8.2 Data Quality Inspection
8.2.1 Text Entry Quality
The text entry of the entry fields marked on the list of entries to control the correct rate, to ensure that the error rate is less than 3 ‰.
8.2.2 image quality
The image file formed after scanning the paper document clarity, stains, black edges, skewed and other issues such as control, in order to achieve the required image quality.
Ensure that the scanned digital images are clear, easy to read clearly, and adapt to a variety of paper and handwritten and printed words.
8.3 Data Hookup
Control of the degree of accuracy of the correspondence between archive entry data and image files.
Before generating the bare data CD-ROM, verify whether the total number of image files is equal to the actual number of files according to the information collated, the citation information before scanning, and the page number information of the files in the volume, if not equal, the bare data CD-ROM can not be generated, and the list can be printed out and returned to the image processing staff to make up for the scanning.
8.4 Data Inspection
8.4.1 Bare data will be accepted before the corresponding processing, including file format conversion, logical sub-disc processing, add descriptive documents.
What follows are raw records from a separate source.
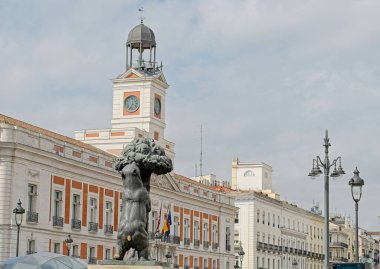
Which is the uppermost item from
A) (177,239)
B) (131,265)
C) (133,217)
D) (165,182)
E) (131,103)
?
(131,103)

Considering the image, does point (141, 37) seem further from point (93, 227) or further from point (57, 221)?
point (57, 221)

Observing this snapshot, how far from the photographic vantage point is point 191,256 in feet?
223

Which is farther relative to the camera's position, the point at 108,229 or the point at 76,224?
the point at 108,229

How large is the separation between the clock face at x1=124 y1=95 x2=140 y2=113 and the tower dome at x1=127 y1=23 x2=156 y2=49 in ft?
12.9

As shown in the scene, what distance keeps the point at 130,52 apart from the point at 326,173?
4532 cm

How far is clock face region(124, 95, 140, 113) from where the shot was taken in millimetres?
67875

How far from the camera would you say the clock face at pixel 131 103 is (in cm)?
6788

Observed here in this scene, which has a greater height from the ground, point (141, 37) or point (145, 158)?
point (141, 37)

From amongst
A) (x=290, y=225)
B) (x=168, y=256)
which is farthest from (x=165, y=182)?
(x=290, y=225)

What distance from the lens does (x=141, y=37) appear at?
66.9 m

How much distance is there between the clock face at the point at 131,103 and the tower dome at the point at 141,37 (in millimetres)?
A: 3923

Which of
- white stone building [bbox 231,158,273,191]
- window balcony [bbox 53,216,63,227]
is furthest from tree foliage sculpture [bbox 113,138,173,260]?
white stone building [bbox 231,158,273,191]

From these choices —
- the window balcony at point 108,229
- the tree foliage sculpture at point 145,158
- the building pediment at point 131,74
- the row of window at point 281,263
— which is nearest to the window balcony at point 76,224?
the window balcony at point 108,229

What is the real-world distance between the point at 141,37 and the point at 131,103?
5127 mm
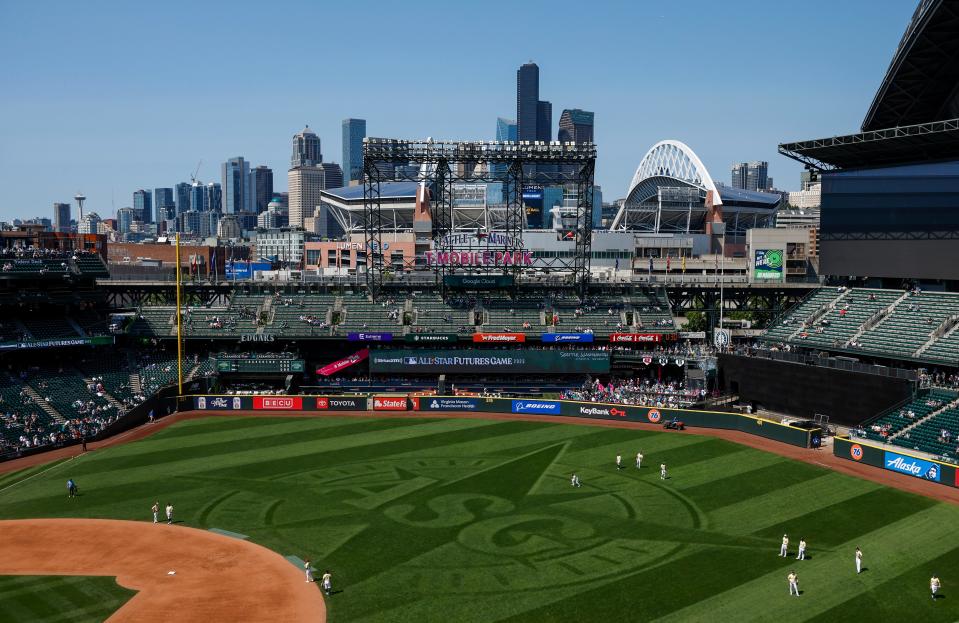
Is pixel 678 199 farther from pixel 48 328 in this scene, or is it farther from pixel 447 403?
pixel 48 328

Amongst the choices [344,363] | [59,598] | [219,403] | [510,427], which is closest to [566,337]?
[510,427]

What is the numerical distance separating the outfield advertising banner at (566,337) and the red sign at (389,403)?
53.9 ft

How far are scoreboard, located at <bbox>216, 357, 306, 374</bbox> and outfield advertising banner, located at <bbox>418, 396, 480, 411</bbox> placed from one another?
14.2m

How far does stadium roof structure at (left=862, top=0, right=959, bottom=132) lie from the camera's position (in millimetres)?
52031

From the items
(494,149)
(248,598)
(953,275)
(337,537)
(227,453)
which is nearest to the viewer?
(248,598)

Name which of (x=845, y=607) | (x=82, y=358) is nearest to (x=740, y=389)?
(x=845, y=607)

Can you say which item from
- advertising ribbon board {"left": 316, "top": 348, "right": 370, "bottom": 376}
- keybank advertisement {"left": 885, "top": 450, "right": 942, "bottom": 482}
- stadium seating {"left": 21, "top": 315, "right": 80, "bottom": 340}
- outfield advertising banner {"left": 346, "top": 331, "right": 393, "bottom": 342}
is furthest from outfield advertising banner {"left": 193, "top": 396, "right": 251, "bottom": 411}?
keybank advertisement {"left": 885, "top": 450, "right": 942, "bottom": 482}

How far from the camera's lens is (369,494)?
43.8 m

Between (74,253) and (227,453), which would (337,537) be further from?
(74,253)

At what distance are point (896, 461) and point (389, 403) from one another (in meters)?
36.3

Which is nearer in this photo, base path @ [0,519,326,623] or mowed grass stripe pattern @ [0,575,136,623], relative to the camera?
mowed grass stripe pattern @ [0,575,136,623]

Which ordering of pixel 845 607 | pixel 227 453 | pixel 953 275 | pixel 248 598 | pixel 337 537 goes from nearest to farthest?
pixel 845 607
pixel 248 598
pixel 337 537
pixel 227 453
pixel 953 275

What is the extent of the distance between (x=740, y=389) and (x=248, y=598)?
4554 cm

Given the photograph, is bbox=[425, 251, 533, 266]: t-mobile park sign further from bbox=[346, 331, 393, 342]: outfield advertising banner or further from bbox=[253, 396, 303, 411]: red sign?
bbox=[253, 396, 303, 411]: red sign
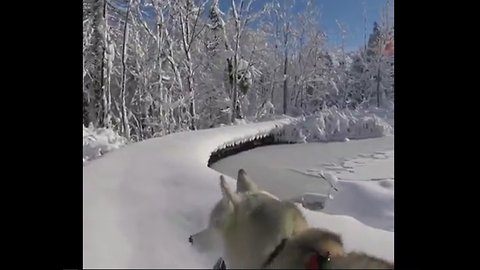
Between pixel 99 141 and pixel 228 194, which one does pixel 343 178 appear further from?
pixel 99 141

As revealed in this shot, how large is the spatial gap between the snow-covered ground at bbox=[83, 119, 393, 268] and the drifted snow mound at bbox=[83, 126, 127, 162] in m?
0.04

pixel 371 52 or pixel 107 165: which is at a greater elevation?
pixel 371 52

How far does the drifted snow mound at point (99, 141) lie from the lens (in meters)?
1.31

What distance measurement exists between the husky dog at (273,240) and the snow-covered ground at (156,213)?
5cm

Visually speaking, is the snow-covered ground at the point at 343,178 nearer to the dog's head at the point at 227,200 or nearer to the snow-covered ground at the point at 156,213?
the snow-covered ground at the point at 156,213

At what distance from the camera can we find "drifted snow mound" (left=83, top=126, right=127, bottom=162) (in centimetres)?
131

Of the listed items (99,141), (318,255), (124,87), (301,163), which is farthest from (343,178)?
(124,87)

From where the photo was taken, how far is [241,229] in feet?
2.98

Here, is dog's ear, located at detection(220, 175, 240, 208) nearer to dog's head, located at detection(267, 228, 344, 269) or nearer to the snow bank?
the snow bank
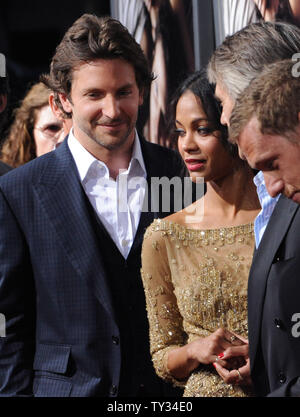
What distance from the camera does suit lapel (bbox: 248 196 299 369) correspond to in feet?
7.29

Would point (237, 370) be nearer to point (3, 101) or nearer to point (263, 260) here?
point (263, 260)

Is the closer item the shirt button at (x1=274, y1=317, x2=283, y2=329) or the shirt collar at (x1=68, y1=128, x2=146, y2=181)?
the shirt button at (x1=274, y1=317, x2=283, y2=329)

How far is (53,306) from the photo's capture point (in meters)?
2.77

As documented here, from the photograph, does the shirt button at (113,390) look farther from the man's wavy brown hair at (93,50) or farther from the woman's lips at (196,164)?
the man's wavy brown hair at (93,50)

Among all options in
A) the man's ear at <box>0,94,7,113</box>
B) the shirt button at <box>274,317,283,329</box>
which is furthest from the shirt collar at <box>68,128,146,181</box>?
the shirt button at <box>274,317,283,329</box>

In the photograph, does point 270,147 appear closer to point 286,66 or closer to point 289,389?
point 286,66

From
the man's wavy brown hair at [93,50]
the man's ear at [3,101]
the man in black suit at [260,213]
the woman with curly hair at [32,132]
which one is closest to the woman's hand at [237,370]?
the man in black suit at [260,213]

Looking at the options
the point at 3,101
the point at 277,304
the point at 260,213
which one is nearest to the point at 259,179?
the point at 260,213

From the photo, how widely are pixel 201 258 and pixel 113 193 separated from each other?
1.64ft

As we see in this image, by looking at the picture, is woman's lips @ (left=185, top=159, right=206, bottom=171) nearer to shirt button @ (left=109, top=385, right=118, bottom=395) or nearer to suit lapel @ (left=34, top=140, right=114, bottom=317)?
suit lapel @ (left=34, top=140, right=114, bottom=317)

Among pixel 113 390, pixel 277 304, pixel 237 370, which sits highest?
pixel 277 304

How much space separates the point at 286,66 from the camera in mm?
2012
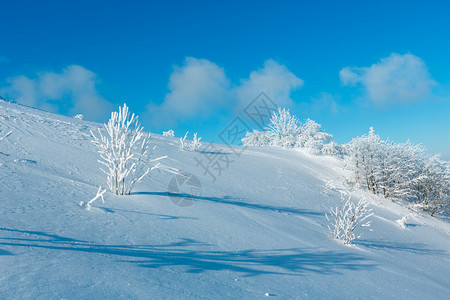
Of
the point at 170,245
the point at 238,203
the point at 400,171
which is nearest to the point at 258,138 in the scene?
the point at 400,171

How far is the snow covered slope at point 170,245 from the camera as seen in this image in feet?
6.31

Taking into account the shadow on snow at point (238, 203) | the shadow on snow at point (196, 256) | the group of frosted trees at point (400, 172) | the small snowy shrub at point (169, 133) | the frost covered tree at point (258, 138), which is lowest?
the shadow on snow at point (196, 256)

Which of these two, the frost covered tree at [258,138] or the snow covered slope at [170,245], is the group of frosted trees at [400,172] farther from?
the frost covered tree at [258,138]

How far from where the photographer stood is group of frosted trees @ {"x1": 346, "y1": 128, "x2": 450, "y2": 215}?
38.9 ft

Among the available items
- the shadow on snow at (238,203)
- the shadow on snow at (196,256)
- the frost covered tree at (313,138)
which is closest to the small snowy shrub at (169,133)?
the frost covered tree at (313,138)

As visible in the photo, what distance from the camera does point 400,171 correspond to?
11898mm

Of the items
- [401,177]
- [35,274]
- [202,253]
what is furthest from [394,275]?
[401,177]

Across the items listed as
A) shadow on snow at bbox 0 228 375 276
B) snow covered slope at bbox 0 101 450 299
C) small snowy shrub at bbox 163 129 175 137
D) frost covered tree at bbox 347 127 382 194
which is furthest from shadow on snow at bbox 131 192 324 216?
small snowy shrub at bbox 163 129 175 137

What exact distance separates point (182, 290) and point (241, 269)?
0.81m

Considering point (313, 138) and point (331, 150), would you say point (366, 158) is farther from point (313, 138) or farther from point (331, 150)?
point (313, 138)

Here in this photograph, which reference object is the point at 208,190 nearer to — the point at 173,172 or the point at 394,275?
the point at 173,172

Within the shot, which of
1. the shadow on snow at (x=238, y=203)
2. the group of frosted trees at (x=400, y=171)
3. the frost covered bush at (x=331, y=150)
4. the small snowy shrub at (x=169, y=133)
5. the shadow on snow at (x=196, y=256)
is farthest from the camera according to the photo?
the small snowy shrub at (x=169, y=133)

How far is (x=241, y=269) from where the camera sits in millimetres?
2539

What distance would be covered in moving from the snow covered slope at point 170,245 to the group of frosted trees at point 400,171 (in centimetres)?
561
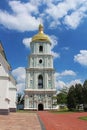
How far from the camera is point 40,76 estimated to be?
84.5 meters

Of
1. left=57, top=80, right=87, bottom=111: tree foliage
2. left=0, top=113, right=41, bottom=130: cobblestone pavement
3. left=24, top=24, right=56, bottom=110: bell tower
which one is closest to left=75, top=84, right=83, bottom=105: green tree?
left=57, top=80, right=87, bottom=111: tree foliage

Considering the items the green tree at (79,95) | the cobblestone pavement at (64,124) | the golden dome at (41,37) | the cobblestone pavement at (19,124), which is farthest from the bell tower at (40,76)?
the cobblestone pavement at (19,124)

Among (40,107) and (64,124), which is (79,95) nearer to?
(40,107)

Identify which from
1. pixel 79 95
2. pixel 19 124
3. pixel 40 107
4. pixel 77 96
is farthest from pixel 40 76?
pixel 19 124

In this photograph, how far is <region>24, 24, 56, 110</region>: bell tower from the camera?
80625 mm

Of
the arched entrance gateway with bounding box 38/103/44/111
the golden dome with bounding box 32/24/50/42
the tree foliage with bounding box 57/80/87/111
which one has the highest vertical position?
the golden dome with bounding box 32/24/50/42

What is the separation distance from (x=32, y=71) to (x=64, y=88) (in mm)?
12387

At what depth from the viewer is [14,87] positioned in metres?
55.7

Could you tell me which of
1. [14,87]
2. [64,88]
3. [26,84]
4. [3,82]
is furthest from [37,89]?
[3,82]

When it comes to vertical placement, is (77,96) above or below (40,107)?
above

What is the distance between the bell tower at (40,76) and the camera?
8062 cm

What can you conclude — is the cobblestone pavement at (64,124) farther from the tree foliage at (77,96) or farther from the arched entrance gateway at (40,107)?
the arched entrance gateway at (40,107)

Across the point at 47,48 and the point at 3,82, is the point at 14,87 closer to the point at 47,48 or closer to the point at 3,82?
the point at 3,82

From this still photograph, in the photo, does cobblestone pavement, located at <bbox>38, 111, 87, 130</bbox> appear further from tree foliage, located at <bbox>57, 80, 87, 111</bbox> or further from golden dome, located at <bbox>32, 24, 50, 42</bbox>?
golden dome, located at <bbox>32, 24, 50, 42</bbox>
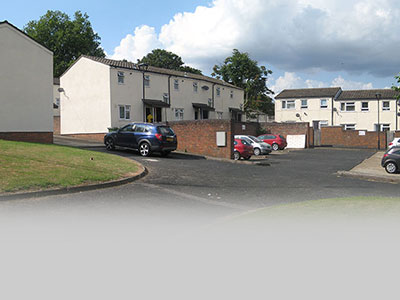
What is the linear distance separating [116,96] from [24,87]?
11.6 m

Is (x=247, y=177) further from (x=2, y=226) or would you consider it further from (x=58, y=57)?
(x=58, y=57)

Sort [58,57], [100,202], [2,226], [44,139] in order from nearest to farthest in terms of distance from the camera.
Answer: [2,226], [100,202], [44,139], [58,57]

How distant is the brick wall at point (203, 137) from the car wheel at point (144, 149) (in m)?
4.29

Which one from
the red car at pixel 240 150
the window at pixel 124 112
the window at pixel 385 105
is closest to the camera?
the red car at pixel 240 150

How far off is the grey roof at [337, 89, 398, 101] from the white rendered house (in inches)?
1597

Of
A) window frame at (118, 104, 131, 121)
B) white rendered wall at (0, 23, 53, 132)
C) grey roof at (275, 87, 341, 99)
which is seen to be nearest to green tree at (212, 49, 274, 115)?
grey roof at (275, 87, 341, 99)

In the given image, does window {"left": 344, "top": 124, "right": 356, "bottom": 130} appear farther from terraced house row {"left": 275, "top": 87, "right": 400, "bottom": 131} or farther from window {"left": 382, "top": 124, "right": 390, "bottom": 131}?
window {"left": 382, "top": 124, "right": 390, "bottom": 131}

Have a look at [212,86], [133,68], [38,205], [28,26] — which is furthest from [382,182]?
[28,26]

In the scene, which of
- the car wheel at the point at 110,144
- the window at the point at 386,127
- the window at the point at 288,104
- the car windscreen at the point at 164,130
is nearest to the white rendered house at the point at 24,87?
the car wheel at the point at 110,144

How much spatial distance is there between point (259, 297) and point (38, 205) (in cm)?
567

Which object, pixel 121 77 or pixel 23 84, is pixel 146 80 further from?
pixel 23 84

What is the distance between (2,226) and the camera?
5.97 m

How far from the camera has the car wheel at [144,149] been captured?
19.1 m

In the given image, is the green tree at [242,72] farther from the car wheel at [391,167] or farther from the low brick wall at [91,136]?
the car wheel at [391,167]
8.4.2 Data inspection, give a pass or fail conclusion.
8.4.3 Convert the digitally processed data to bare data CD-ROM format and copy it to the active hard disk.
8.4.4 The system should automatically record the progress of the inspection.
8.5 Data upload
The data of each process of archive digitization is uploaded to the data server side in time through the network to summarize the data, in which the digital image automatically searches for the corresponding directory data, adding the corresponding electronic address of the digital image filename, to establish a one-to-one correspondence.
8.6 Data Backup
The various types of data on the server are regularly backed up to prevent data loss.
9 Information Storage
In JPEG digital compression coding or TIFF international common standard format. Using the international standard fax document compression format compressed, respectively, according to the page number and then stored in pages.
Digital image storage management should maintain the original paper file storage mode corresponds to the storage.
9.1 compressed storage format
File digital image format using TIFF and JPEG digital compression coding.
9.1.1 Black and white binary image
Black and white binary scanned image files using TIFF (CCITT G3) format binary image compression algorithm, compression rate ready (Cr) for 15: 1. TIFF (CCIFF G4) format binary image compression algorithm can be used, compression rate (Cr) for the 3 O: 1.
9.1.2 Continuous tone still images
Continuous tone still images using JPEG digital compression coding, the average compression ratio (cr) of 15:1.
9.2 encoding
Should be used as far as possible, real-time operability of the encoding method. Distortion coding, which obtains better image quality with less bit rate; and distortion-free coding, which keeps the information undistorted with low compression. In general
It is appropriate to use the international common coding and decoding algorithms.
9.3 Storage and carrier
Online and offline, different carriers can be selected for storage.
10 retrieval and utilization
10.1 Retrieval and utilization
Archive digital image retrieval and utilization can be used stand-alone, local area network (LAN) and the Internet in three ways.
Transmission and utilization of LAN, should ensure that the data in the internal LAN 10Base?T bandwidth, an average of 1 second to display the response to complete. Internet transmission and utilization, the Internet 56Kbit / s bandwidth, an average of 5 seconds to complete the display response. For this reason, the general requirements for each page of the file digital image storage capacity of 50K or less.
10.2 retrieval software configuration
Retrieval software should be in line with the State Archives Administration of the development of the "Interim Provisions on Functional Requirements for Archives Management Software" requirements. Retrieval software should have the basic functions of directory retrieval and easy access to digital images of archives.